Establishment of latent EBV infection in B cells results in multiple changes in host cell gene expression that promote tumor cell survival and proliferation. One latent cycle protein, LMP1, can induce expression of host cell cytokines including IL-6 [67] and IL-10 [68]. These cellular cytokines are secreted by the infected B cells, utilized as autocrine growth factors [47, 67], and can be measured in the blood of PTLD patients. Thus, they have received interest as possible biomarkers of EBV+ B cell lymphomas in PTLD. Most studies have been done in adult transplant recipients with PTLD and have shown increases in IL-10 levels at the time of EBV+ PTLD diagnosis [69,70,71], whereas some also show increases in IL-6 at the time of diagnosis [70] and others do not [71]. IL-6 has also been shown to increase prior to the development of PTLD in adults [67] and children [72], and seems to track more closely with disease showing a rise when the disease progresses and a drop in levels with successful treatment [70]. However, elevations in IL-6 are also noted in patients with other infections or rejection [67].
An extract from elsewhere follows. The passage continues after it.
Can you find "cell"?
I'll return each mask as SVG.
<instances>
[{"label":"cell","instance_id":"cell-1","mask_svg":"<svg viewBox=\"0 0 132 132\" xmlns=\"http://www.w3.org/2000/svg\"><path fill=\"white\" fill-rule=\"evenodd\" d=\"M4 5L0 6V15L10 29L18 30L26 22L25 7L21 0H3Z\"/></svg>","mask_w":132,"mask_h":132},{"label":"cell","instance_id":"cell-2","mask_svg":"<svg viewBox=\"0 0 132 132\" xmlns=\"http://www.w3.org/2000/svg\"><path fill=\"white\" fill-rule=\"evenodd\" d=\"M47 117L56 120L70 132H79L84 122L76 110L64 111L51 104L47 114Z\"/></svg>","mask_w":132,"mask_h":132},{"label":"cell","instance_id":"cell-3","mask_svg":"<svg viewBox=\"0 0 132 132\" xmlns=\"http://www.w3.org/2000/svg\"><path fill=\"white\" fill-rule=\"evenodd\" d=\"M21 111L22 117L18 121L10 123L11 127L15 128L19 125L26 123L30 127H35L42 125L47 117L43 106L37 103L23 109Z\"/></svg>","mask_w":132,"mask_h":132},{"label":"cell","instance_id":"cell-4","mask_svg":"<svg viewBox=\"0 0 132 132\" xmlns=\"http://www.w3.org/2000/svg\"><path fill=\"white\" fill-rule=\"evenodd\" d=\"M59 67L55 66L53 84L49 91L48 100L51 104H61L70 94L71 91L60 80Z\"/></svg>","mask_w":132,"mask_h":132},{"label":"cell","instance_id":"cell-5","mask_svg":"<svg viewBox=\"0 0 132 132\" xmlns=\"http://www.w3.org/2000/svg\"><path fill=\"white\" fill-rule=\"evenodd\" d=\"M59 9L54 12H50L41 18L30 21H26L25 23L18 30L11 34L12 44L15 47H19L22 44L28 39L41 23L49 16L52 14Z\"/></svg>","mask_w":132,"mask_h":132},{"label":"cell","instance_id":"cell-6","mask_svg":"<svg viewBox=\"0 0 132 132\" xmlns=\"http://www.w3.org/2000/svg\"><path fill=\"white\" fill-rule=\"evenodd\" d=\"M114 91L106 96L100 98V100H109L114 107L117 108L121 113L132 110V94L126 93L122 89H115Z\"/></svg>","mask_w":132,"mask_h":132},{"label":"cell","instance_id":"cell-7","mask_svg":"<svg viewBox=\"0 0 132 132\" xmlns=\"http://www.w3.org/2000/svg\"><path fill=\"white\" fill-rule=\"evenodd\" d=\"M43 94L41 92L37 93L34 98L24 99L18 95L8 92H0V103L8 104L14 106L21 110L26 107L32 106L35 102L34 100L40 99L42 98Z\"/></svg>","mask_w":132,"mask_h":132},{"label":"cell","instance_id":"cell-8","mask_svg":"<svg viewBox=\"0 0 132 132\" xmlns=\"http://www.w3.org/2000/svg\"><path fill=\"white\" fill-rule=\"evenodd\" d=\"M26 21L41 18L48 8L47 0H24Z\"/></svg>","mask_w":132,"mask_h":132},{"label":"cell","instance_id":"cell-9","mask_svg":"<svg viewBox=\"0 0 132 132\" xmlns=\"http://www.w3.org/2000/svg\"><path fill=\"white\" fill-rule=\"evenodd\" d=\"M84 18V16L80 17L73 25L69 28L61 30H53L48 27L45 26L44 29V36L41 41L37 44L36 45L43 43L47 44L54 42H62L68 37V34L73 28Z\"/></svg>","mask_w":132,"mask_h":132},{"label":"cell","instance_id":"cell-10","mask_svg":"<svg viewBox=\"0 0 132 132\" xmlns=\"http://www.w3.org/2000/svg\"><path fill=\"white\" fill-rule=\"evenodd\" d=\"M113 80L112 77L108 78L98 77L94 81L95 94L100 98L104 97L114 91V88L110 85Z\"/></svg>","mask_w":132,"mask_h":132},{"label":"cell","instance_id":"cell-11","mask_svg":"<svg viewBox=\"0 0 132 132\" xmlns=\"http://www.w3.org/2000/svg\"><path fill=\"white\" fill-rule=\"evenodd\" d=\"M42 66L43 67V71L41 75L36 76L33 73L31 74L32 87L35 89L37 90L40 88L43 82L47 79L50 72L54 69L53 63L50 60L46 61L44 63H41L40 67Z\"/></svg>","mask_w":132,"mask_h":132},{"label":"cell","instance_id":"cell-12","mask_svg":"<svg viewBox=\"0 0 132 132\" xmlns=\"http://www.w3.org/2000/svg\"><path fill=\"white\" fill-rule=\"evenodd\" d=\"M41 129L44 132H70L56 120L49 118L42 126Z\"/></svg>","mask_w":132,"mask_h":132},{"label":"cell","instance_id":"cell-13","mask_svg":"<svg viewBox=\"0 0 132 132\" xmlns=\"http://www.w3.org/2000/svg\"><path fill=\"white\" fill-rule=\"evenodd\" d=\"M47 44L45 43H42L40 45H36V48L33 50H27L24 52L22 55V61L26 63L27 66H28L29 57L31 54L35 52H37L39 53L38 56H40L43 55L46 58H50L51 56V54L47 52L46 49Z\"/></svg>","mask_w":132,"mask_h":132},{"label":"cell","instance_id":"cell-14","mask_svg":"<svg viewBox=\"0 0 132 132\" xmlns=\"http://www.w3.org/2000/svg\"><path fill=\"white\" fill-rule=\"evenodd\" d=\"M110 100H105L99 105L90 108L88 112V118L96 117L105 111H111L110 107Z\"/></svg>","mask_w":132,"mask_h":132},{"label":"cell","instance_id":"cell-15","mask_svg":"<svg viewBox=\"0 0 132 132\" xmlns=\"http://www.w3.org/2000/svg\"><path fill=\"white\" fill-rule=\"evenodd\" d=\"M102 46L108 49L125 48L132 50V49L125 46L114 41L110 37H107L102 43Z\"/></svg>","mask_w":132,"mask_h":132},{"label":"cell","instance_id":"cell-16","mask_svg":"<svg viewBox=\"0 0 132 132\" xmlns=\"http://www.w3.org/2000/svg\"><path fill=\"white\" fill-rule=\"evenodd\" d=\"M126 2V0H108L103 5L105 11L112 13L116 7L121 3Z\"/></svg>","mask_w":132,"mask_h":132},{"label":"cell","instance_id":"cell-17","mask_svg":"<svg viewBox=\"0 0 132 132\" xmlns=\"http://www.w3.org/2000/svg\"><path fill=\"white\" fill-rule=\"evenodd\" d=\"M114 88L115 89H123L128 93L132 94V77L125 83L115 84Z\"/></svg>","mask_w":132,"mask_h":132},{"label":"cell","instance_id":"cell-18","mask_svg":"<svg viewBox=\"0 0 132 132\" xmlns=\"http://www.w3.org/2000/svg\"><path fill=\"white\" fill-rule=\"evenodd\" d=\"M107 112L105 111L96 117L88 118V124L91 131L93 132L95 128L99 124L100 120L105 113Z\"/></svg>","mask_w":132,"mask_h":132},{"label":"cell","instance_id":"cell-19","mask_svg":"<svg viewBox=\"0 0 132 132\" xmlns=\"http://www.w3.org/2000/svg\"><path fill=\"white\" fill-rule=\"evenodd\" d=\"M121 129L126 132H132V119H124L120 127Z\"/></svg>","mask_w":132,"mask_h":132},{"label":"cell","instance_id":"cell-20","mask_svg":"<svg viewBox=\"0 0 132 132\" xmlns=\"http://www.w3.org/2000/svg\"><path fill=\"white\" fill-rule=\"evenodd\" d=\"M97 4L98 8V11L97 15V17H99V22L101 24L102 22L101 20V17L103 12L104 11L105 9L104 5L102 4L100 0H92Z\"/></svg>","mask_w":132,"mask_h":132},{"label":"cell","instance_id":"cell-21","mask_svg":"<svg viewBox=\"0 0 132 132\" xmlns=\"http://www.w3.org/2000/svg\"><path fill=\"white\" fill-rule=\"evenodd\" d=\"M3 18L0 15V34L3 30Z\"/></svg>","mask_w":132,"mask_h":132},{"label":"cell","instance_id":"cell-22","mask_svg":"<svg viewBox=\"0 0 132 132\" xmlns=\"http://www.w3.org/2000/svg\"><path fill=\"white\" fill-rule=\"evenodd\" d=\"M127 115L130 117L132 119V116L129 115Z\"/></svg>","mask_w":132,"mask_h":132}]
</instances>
Other soluble molecules produced by B cell lymphomas

CD30 is a member of the TNF receptor family and is expressed on the membrane of activated T and B cells. Soluble CD30 is released when CD30 is proteolytically cleaved from the membrane and has been detected in the circulation following viral infection, graft rejection, cancer, and autoimmunity. In a single study of 23 EBV+ PTLD patients, sCD30 was elevated during PTLD compared with transplant recipients without PTLD and healthy controls [73]. The elevations in sCD30 in PTLD patients correlated with increased EBV DNA levels. Another product of B cells, free light chain (FLC) of immunoglobulin (Ig), is also released by B cells and elevated light chains or altered kappa/lambda ratios in the circulation may be an indication of abnormal B cell activation or expansion. Elevations in FLC were noted in adult EBV+ PTLD patients but a significant proportion of matched PTLD-free transplant controls also showed elevations in FLC. Nevertheless, elevated FLC in the peripheral blood prior to EBV+ PTLD were associated with an increased risk of subsequent disease [74]. The same group conducted a study of 36 liver and hematopoietic stem cell pediatric transplant recipients, including 12 with PTLD, and analyzed for kappa and lambda FLC, monoclonal Ig (M) proteins, and sCD30 [75]. More than 90% of the samples had elevations in sCD30 and 20–30% showed elevations in kappa or lambda FLC. M proteins were found in the majority of subjects but were more frequent in the PTLD samples. Overall, these studies indicate that in transplant recipients, disturbances in B cells including elevated FLC are common. Similarly, sCD30 can be released in response to a variety of antigenic stimuli. Thus, other immune-activating events beyond EBV infection and the pathogenesis of PTLD modulate the levels of these B cell–associated markers.

Summary

Diagnosis, management, and treatment of EBV+ PTLD remain a clinical challenge. At present, there is a need for non-invasive, specific, and sensitive biomarkers that can contribute to improved clinical care. Research to identify new biomarkers has primarily focused on molecules of viral, immune, or lymphoma origin that can be detected in the blood. While there are some promising candidate molecules, there are significant challenges with identifying biomarkers that are specific indicators of risk for development of EBV+ PTLD, diagnosis, and response to treatment. The improved utility may be achieved by a combined analysis of candidate molecules with measurements of viral load. In addition, the majority of studies to date have been conducted in comparatively small numbers of adult subjects. Therefore, it will be important to establish multi-center pediatric studies to increase the study cohort size in order to evaluate and validate the most informative biomarkers.